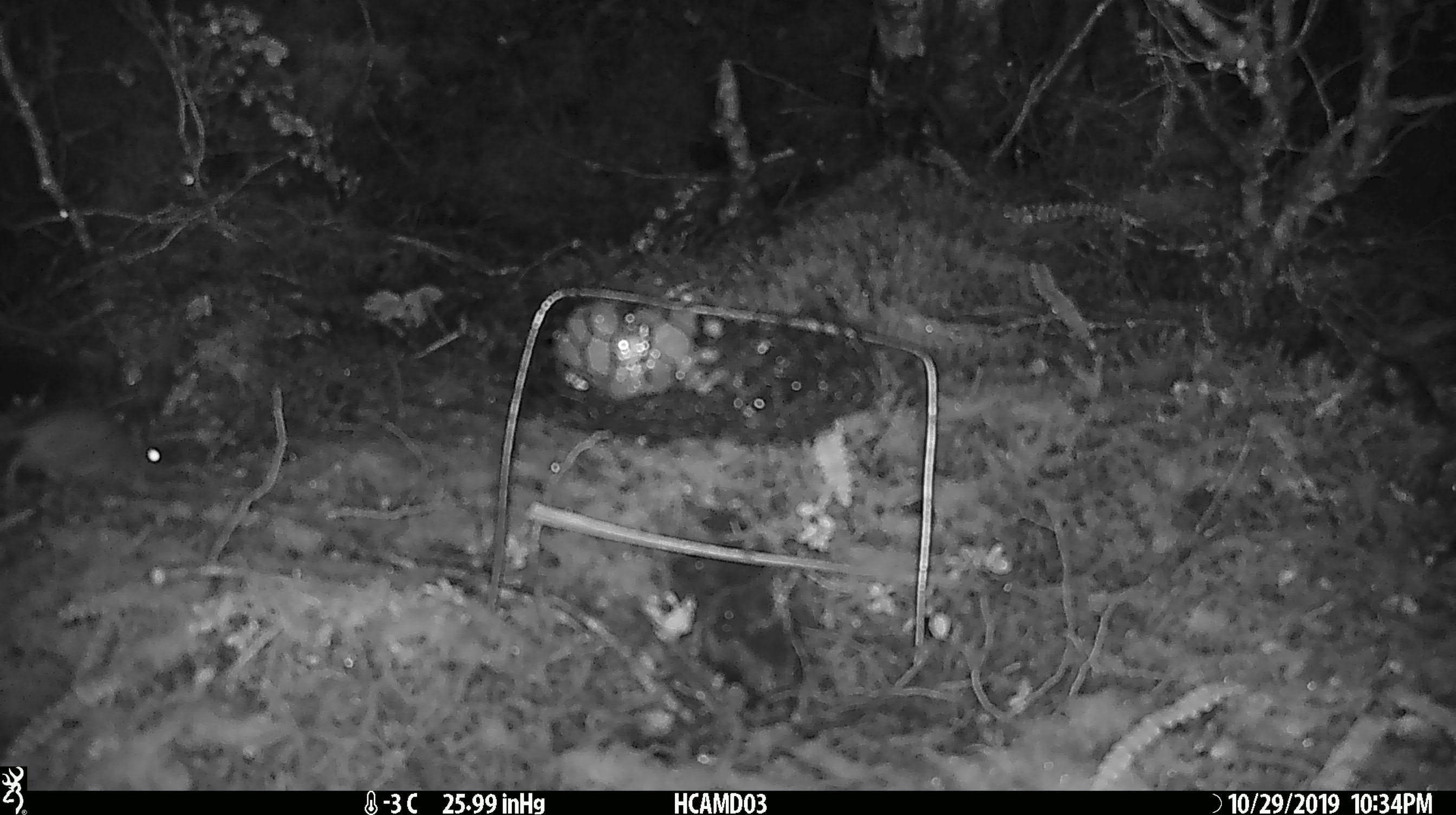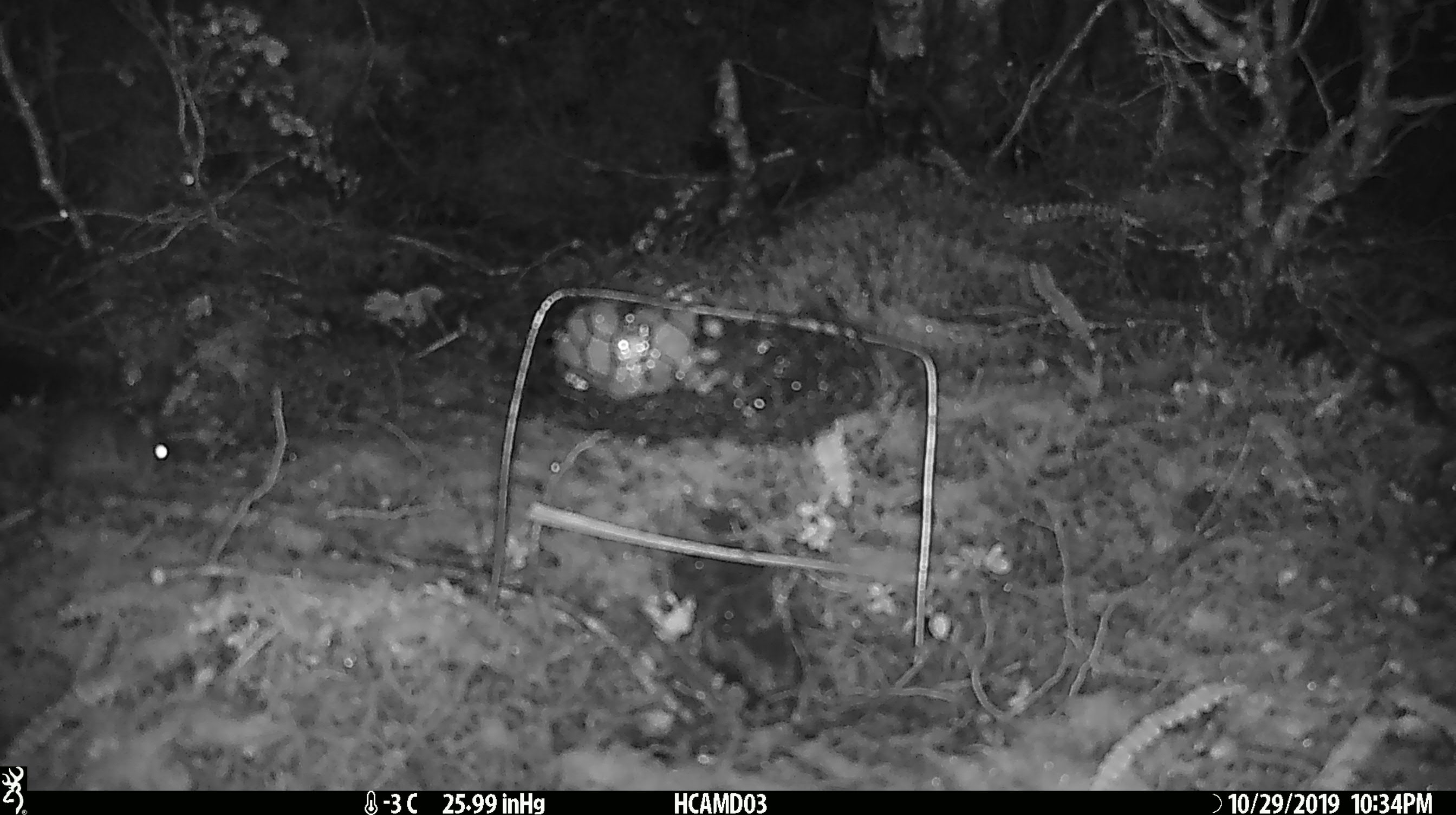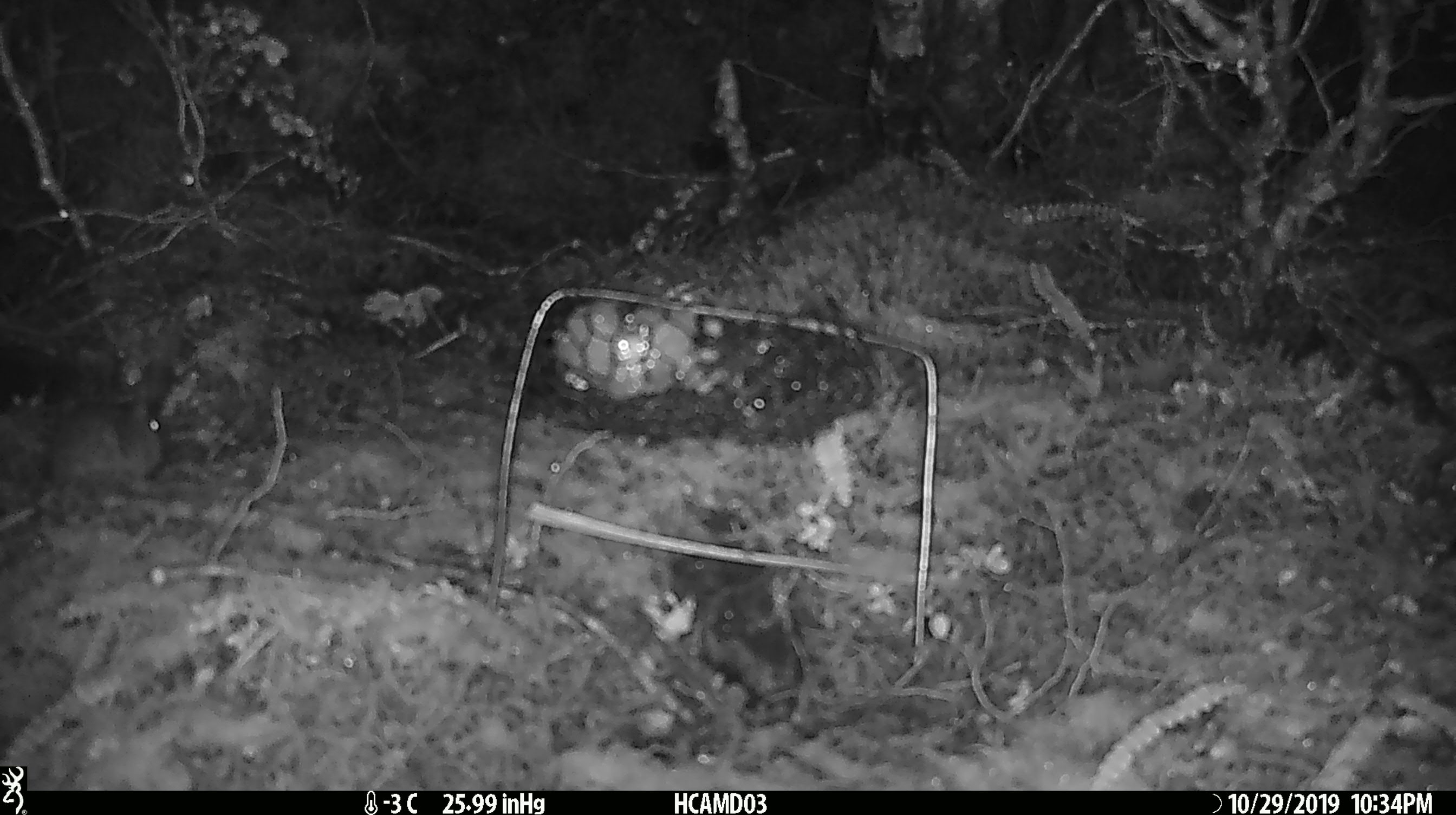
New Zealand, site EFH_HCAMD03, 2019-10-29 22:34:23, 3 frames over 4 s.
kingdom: Animalia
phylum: Chordata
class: Mammalia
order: Rodentia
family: Muridae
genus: Mus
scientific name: Mus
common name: mouse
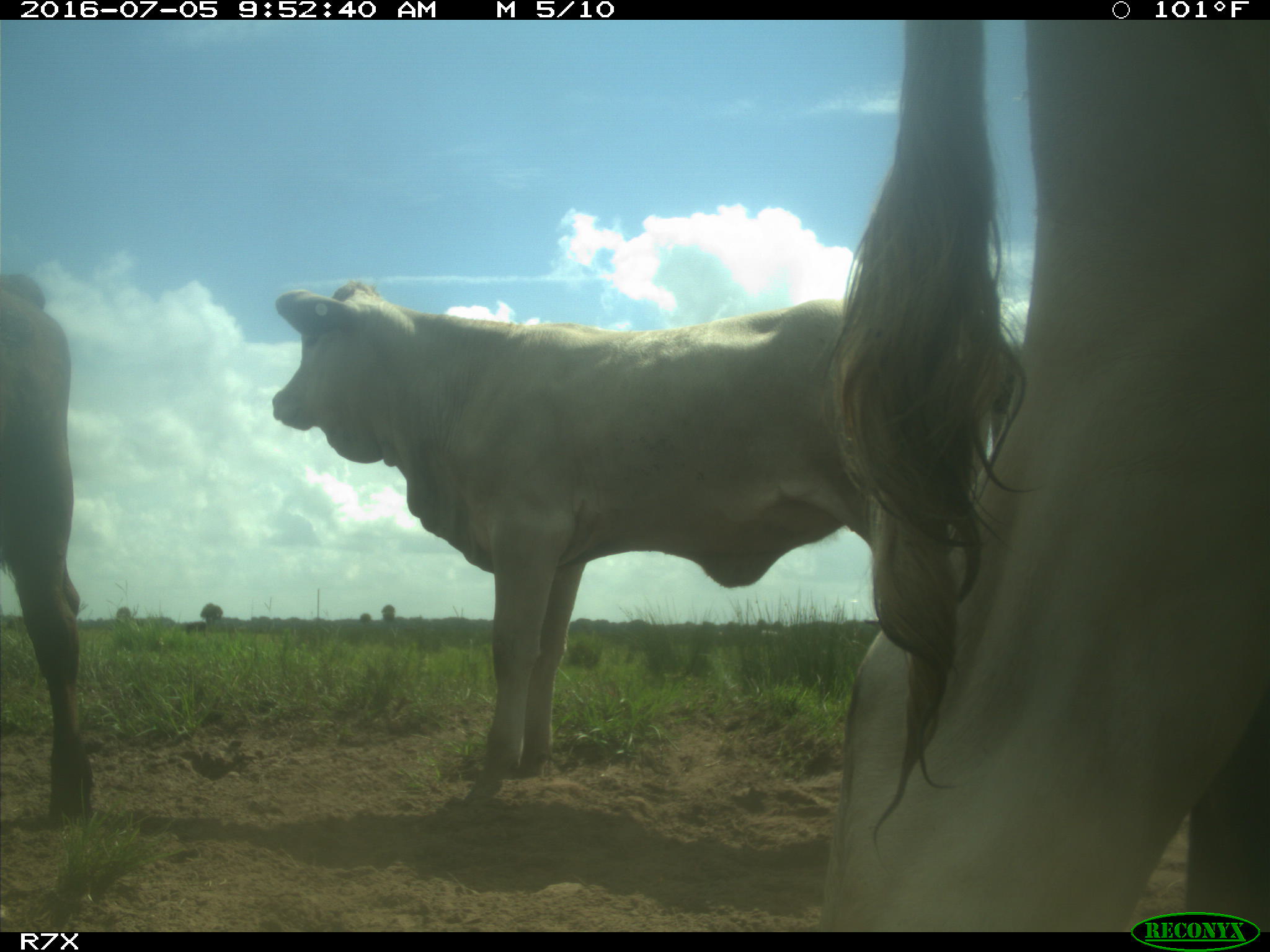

################

Required work — The answer must be an exact copy of the lines from the one containing "class: Mammalia" through the last line of the records, and nothing else. Pictures do not belong in it.

Problem solution —
class: Mammalia
order: Rodentia
family: Muridae
genus: Mus
scientific name: Mus
common name: mouse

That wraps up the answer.